[SYCL] Fix post-commit failure #13657

konradkusiak97 · 2024-05-06T08:22:32Z

No description provided.

aelovikov-intel · 2024-05-08T21:29:13Z

@konradkusiak97 , why can't this be tested locally? Our CI has limited resources, we wouldn't want the entire development be done in CI. Logs for post-commit CI tasks contain options passed to buildbot/configure.py and that should provide you enough information to reproduce this locally.

konradkusiak97 · 2024-05-08T21:36:38Z

@konradkusiak97 , why can't this be tested locally?
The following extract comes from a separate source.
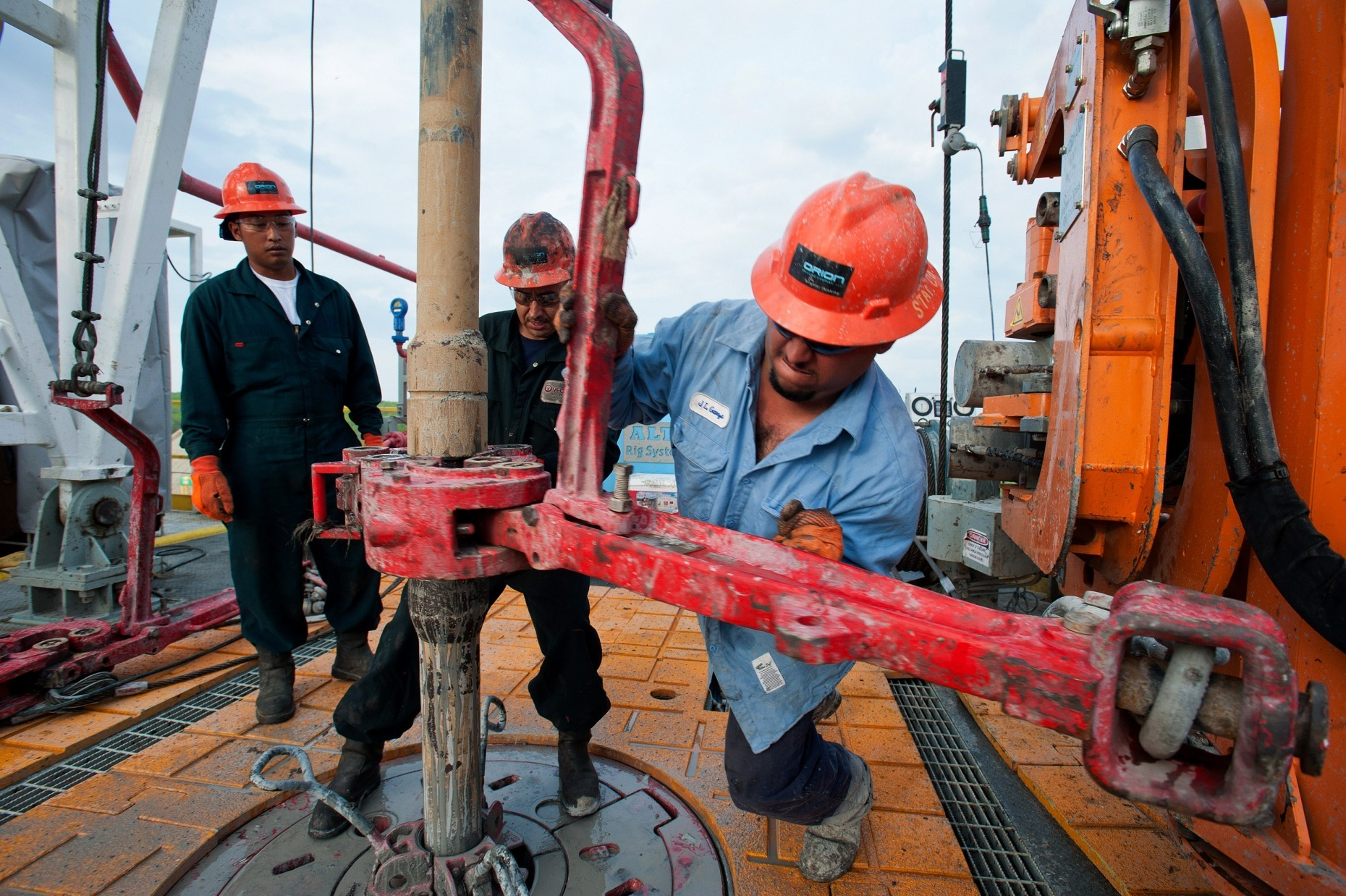 Workers make a pipe connection on the drill string on the Orion Perseus drilling rig near Encinal in Webb County, Texas, U.S. Photographer: Eddie Seal/Bloomberg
Our CI has limited resources, we wouldn't want the entire development be done in CI. Logs for post-commit CI tasks contain options passed to buildbot/configure.py and that should provide you enough information to reproduce this locally.

@aelovikov-intel, one of the previous failures was only appearing in the post-commit CI and wasn't reproducible locally which is why I was trying to get some insight into the problem here. But I understand your concern about the limited resources of the CI. I'll close this PR and try to work on the fix locally.
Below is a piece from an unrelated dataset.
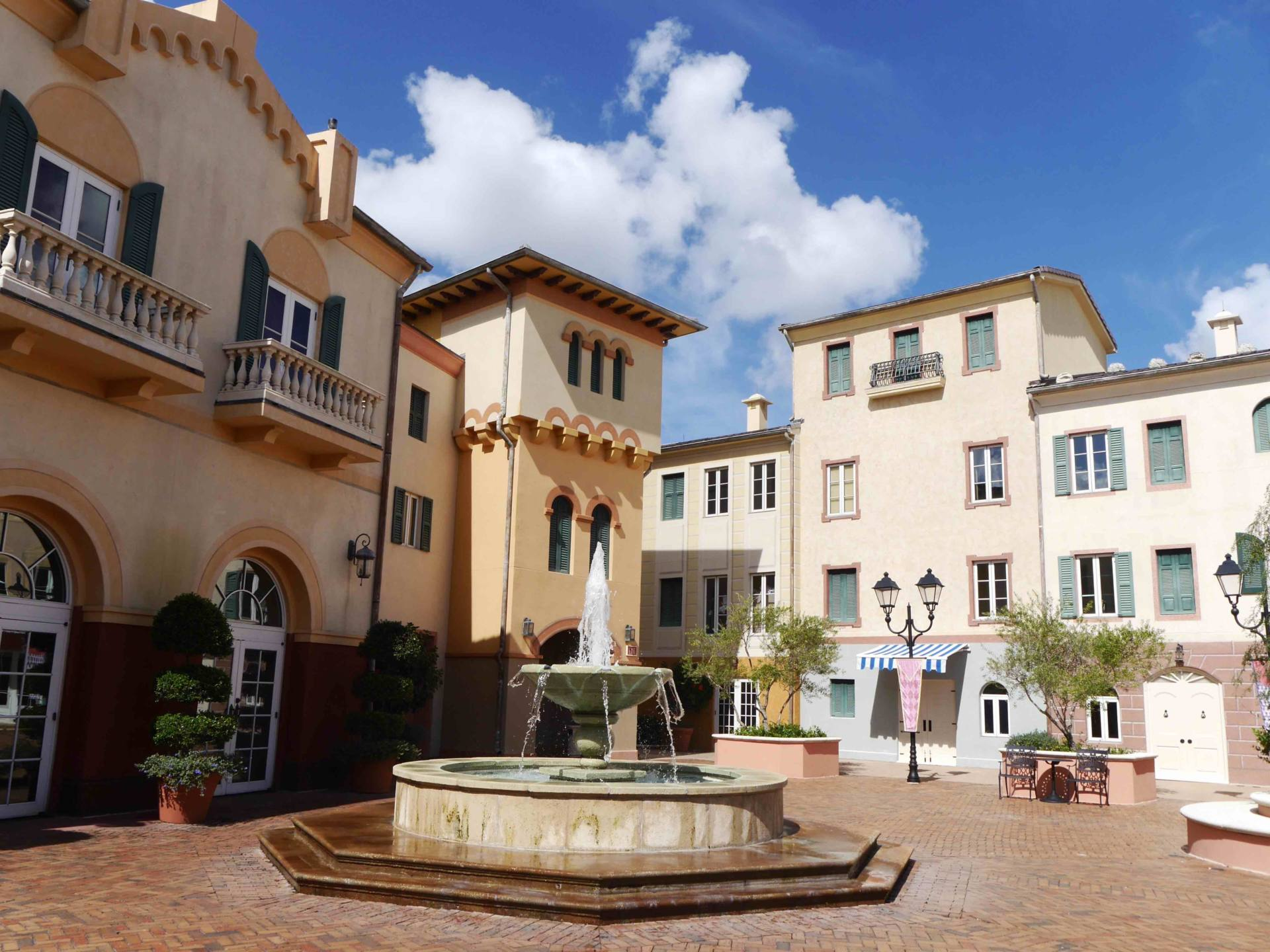Loews Portofino Bay Hotel >> What To Expect At Loews Portofino Bay Hotel Univesal Orlando Resort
aelovikov-intel · 2024-05-08T21:40:54Z

@konradkusiak97 , why can't this be tested locally? Our CI has limited resources, we wouldn't want the entire development be done in CI. Logs for post-commit CI tasks contain options passed to buildbot/configure.py and that should provide you enough information to reproduce this locally.
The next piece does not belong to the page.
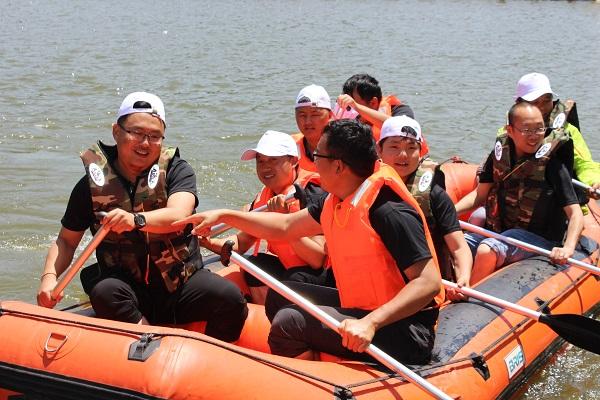 拓展培训大型赛艇水上团建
@aelovikov-intel, one of the previous failures was only appearing in the post-commit CI and wasn't reproducible locally which is why I was trying to get some insight into the problem here. But I understand your concern about the limited resources of the CI. I'll close this PR and try to work on the fix locally.

I don't mind using CI this way if the failure is specific to the HW we use in CI. Otherwise, I'd be happy to help you reproduce locally or share a way to trigger post-commit only (without running pre-commit in addition to post).

konradkusiak97 · 2024-05-08T21:45:25Z

@konradkusiak97 , why can't this be tested locally? Our CI has limited resources, we wouldn't want the entire development be done in CI. Logs for post-commit CI tasks contain options passed to buildbot/configure.py and that should provide you enough information to reproduce this locally.

@aelovikov-intel, one of the previous failures was only appearing in the post-commit CI and wasn't reproducible locally which is why I was trying to get some insight into the problem here. But I understand your concern about the limited resources of the CI. I'll close this PR and try to work on the fix locally.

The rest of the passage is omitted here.